* [Stated exercise]: Pull out each line of the items below that contains the word "distance". Case matters.

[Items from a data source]
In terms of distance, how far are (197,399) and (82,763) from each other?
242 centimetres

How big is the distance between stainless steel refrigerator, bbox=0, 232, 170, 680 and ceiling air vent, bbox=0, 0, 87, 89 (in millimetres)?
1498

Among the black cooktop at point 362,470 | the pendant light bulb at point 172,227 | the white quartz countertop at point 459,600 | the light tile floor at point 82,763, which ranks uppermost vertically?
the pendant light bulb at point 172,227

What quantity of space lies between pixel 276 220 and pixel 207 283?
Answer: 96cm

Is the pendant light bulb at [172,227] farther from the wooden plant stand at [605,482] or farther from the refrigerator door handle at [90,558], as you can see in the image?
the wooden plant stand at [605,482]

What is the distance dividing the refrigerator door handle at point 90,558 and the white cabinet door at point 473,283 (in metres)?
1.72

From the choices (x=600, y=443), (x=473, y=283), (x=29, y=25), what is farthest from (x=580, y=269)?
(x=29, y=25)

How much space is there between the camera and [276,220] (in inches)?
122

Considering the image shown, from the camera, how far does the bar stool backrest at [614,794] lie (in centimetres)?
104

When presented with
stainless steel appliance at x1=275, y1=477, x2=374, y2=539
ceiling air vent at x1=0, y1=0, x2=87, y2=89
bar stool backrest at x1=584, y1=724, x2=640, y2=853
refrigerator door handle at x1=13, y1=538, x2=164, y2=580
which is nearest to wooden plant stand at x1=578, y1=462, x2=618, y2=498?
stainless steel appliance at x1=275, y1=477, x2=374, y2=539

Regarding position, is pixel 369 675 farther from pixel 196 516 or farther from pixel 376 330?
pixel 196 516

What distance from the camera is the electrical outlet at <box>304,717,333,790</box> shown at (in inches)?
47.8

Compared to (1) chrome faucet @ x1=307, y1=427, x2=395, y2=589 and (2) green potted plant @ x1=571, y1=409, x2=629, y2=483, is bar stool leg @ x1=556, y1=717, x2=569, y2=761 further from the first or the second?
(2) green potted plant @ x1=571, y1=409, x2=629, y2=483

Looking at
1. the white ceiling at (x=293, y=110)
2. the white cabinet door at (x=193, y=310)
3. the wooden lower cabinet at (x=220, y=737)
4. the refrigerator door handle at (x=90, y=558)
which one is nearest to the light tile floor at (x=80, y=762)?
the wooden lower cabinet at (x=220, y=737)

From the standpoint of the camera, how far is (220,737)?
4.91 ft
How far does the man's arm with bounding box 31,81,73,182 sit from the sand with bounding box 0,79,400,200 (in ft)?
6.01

* [Full solution]:
In terms of distance, how far are (197,399) and (82,763) from each other?
How big is the distance between stainless steel refrigerator, bbox=0, 232, 170, 680 and ceiling air vent, bbox=0, 0, 87, 89 (in millimetres)?
What is the distance dividing the refrigerator door handle at point 90,558 and the white cabinet door at point 473,283 (in metres)?
What distance from the camera is the electrical outlet at <box>304,717,333,790</box> shown at (in inches)?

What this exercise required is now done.